South Korean stocks soared after the country reimposed a full ban on short-selling, a controversial move that regulators said was needed to stop the illegal use of a trading tactic deployed regularly by hedge funds and other investors around the world.
The nearly eight-month ban may help appease retail investors who have complained about the impact of shorting — the selling of borrowed shares by institutional investors — ahead of elections in April, several market watchers said.
However, it could deter participation by foreign funds in the $1.7 trillion equity market and complicate Korea’s bid to seek a developed-market status in MSCI Inc.’s indexes.
The Kospi ended the day up 5.7% to cap its biggest gain since March 2020 amid a surge in trading volumes. Overseas investors were big buyers on a net basis, indicating that funds were covering short positions.
Stocks that had recently witnessed an increase in short selling — including LG Energy Solution Ltd. and Posco Future M Co. — were among the biggest contributors to the benchmark’s advance. The small-cap Kosdaq Index jumped 7.3%.
The Financial Services Commission said on Sunday that new short-selling positions will be prohibited for equities on the Kospi 200 Index and Kosdaq 150 Index from Monday through the end of June 2024.
The decision doesn’t impact existing positions. While pandemic-era curbs on the practice had been lifted for those two gauges in May 2021, the ban had remained in place for some 2,000 stocks.
“This policy reversal with respect to short selling is unwarranted at the current time,” said Wongmo Kang, an analyst at Exome Asset Management.
“Many people view it as a political move aimed at next year’s general election,” he said, adding that the Korean market tends to be “heavily influenced by retail investors.”
South Korea is set to conduct general elections for the National Assembly in April and public perception of short-selling remains deeply negative in the nation.
Some ruling party lawmakers had urged the government to temporarily end stock short-selling in response to demands by retail investors, who have staged protests against the tactic from time to time and also made sporadic coordinated attempts to drive gains in stocks targeted by short sellers.
Most short-selling in South Korea is conducted by institutional investors. However, it accounts for a tiny portion of the market — about 0.6% of the Kospi’s market value and 1.6% of the Kosdaq’s, according to exchange data.
Lee Bokhyun, governor of the Financial Supervisory Service, refuted the view that the ban was politically motivated, adding that the suspension was necessary to protect retail investors and improve the short-selling mechanism.
The ban was “inevitable to introduce an advanced short-selling system,” he was cited as saying by Yonhap Infomax.
Sunday’s announcement comes just days after the financial watchdog said it plans a comprehensive probe into short-selling trades by global investment banks, with a view to root out the practice of naked short-selling, which is illegal in South Korea.
Earlier in October, the FSS proposed the imposition of record fines on two global banks for “routinely and intentionally” engaging in naked short-selling.
The so-called naked variety of the trade involves shorting shares without borrowing them first.
The Kospi surged earlier this year on frenzied buying of electric-vehicle battery names and chip stocks related to the artificial intelligence theme.
Concerns over geopolitical tensions and high interest rates reversed the rally in recent months, driving the benchmark into a technical correction and nearly erasing its gain for the year.
The gauge is currently up almost 12% in 2023 versus a 2.6% advance in the broader MSCI Asia Pacific Index. On Monday, the Kospi’s trading volume was 70% higher than the average over the past 10 sessions, according to NH Investment.
The latest ban is “unusual” as authorities are comprehensively prohibiting short selling at a time when there is no major external risk, said Huh Jae-Hwan, an analyst at Eugene Investment & Securities.

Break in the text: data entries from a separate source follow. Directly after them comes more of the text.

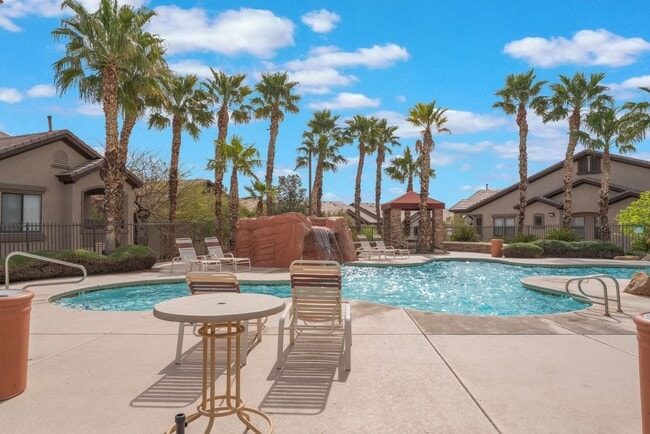 Building Photo - Bright 2-Bed Condo with Patio!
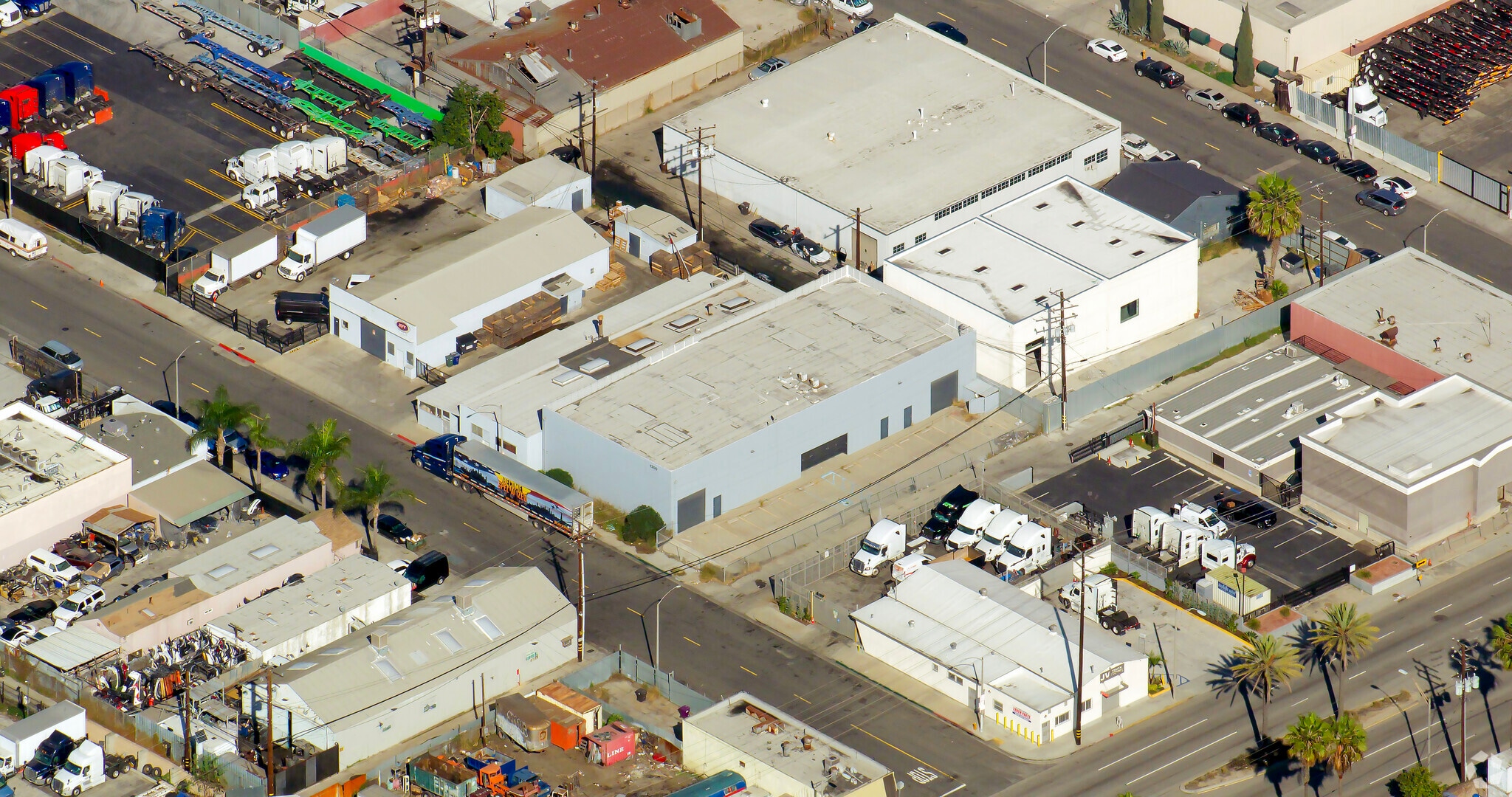 1317 Cota Ave, Long Beach, CA for lease Building Photo- Image 1 of 10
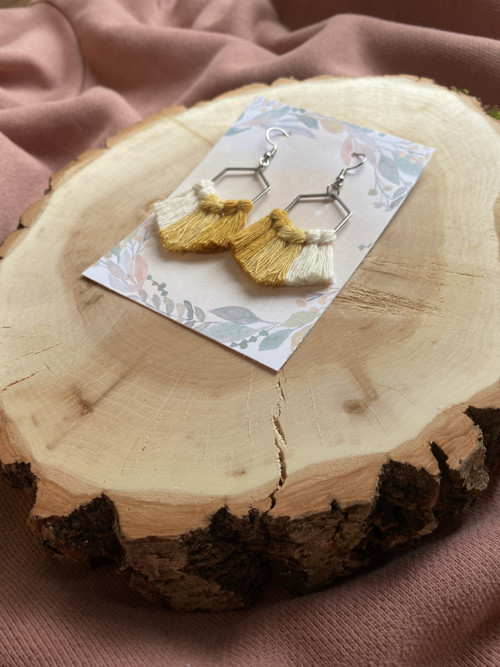 Lehké náušnice s hexagonem (chirurgická ocel)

South Korea had banned short selling during the Global Financial Crisis in 2008, amid the euro-zone debt crisis and the US sovereign downgrade in 2011, and then again during the start of the pandemic in 2020.
While regulators argue that naked short-selling inhibits fair price formation and hurts confidence, some observers say broad outright bans make the market less transparent and therefore less attractive. Some also say the restrictions may keep the market from being upgraded in MSCI indexes.
“It does compromise their status and certainly would hold them back from achieving developed market status,” said Gary Dugan, chief investment officer at Dalma Capital Management Ltd.
“Given that there is an immediate ban there will be an initial sharp move higher in stock prices of companies that have had some short selling,” but the impact may be limited given low levels of short positions in the overall market, he said.
A spokeswoman for MSCI said the index provider does not comment on potential future reclassifications. South Korea needs to take the politically sensitive step of fully lifting curbs on stock short selling to ensure inclusion in a key global index, the head of the country’s securities exchange said in an interview earlier this year.
“There is a possibility that international investors may lose trust and opportunity in the Korean market,” Exome Asset’s Kang said. “Without the ability for investors to express a view that markets and individual stocks are ‘mispriced’ to the upside, stock markets lose long term credibility on the world stage.”